A later breeding season, prompted by cold spring weather, has been blamed for increasingly aggressive behaviour by gulls, with St Brelade’s Bay, Havre des Pas and parts of St Helier among the bird-attack hotspots.
A young child was injured in St Brelade’s Bay on Monday when a gull swooped and attempted to steal food, with business owners lamenting the fact that many visitors ignore warnings about not feeding the birds.
Mick Dryden, chairman of the ornithology section of the Société Jersiaise, said that gulls had been among several species of birds that had failed to breed successfully at the usual time of year as a result of a spell of very warm weather in March followed by an extended cold and wet period.

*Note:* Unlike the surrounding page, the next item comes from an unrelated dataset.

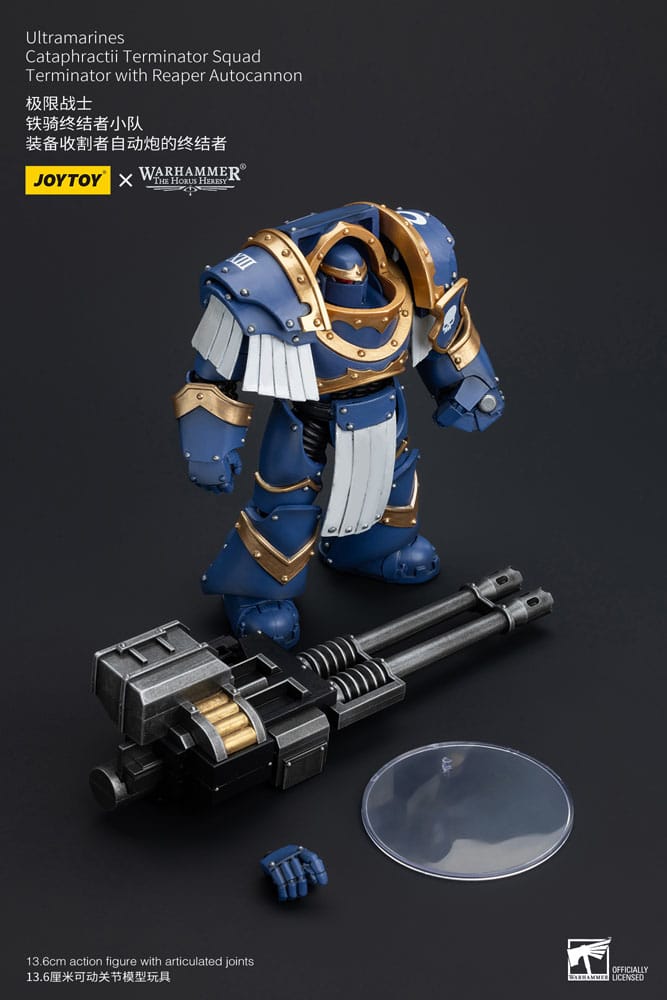 Warhammer The Horus Heresy Figura 1/18 Uitramarines Cataphractii Terminator Squad Terminator with Reaper Autocannon 14 cm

He said: ‘Young gulls would usually have fledged by now but this year they were hatching a bit later and parents will always protect their young. That’s the same for all species of birds and animals. People may think there are more of them around but, actually, it’s quite the reverse – the numbers are really going down and people who don’t like gulls may soon get what they want.’

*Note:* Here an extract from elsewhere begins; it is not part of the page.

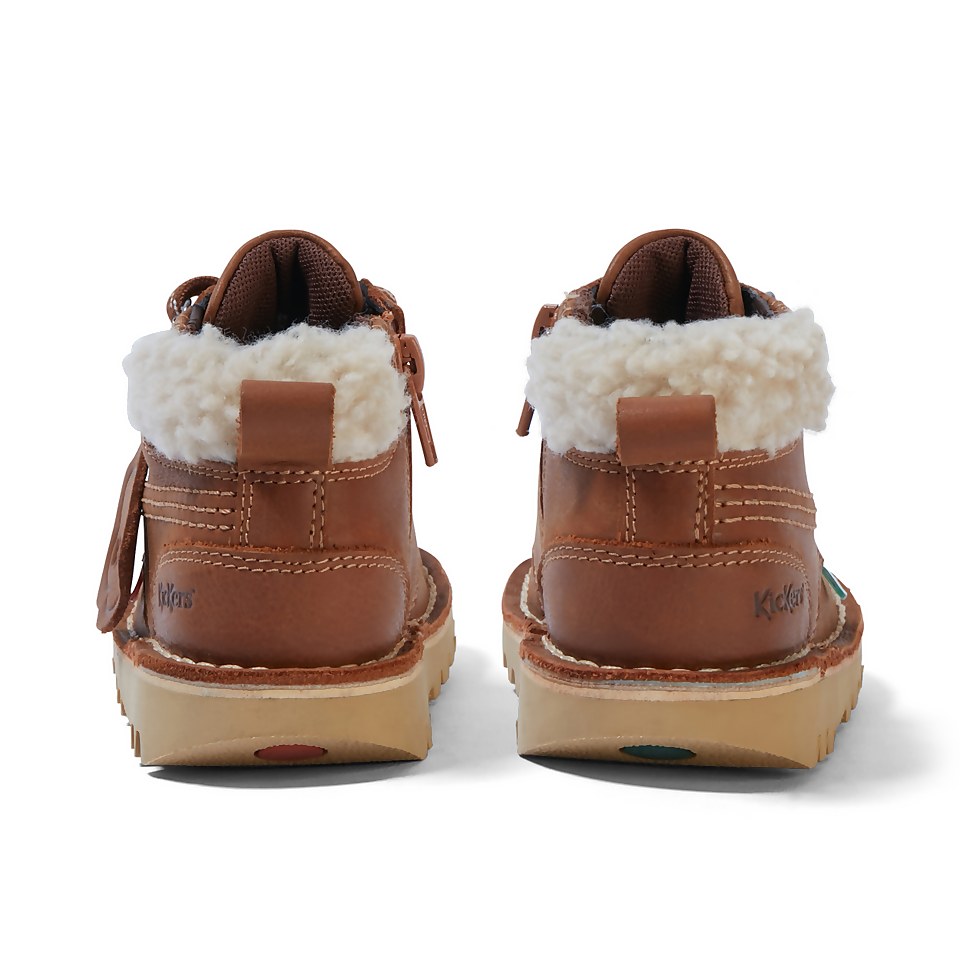 Infant Boys Kick Hi Winter Leather Rust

Mr Dryden said most of the issues with aggression involved herring gulls, which were more likely to be found in populated areas than the other species of gull commonly seen in Jersey: the lesser black-backed gull and the great black-backed gull.

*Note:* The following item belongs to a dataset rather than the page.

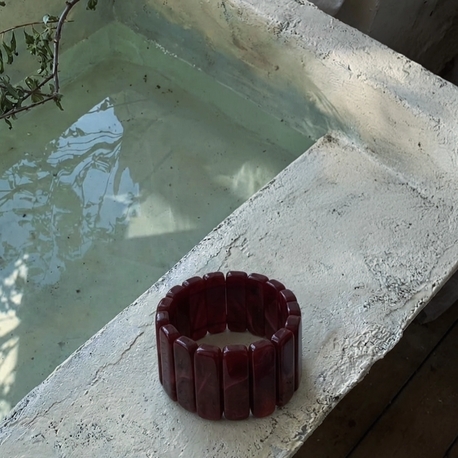 AURİZ BORDO BİLEKLİK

Staff at the Sunnyside deckchair concession in St Brelade’s Bay saw a young girl in tears on Monday after being attacked by a bird, with the business’s co-owner, Max Linney, saying he sensed the issue had been worse this summer.
He said: ‘I would say there have been more attacks. If we see kids with ice creams or other food, we will warn them as, otherwise, the birds will just swoop down and knock the food out of their hands.
‘They are no better than rats. You can put poison down for rats but there’s nothing you can do about seagulls – which are terrorising people – apart from walk towards them and clap your hands, and that achieves nothing.’
Gary Harbon, who runs the Midbay Café in St Brelade’s Bay, said gull attacks were a perennial problem, caused primarily by customers ignoring signs and warnings from staff about feeding the birds.
‘We do what we can around the café but we can’t police the beach,’ he said. ‘Some people are here on holiday and see it as a novelty to throw sandwiches and crisps in the air for seagulls to catch but, once they’ve attracted one bird, there’ll be 101 there a few seconds later.’
There have also been reports of gulls targeting takeaway food at Havre des Pas and in parks in St Helier, including Parade Gardens and Jardins de la Mer.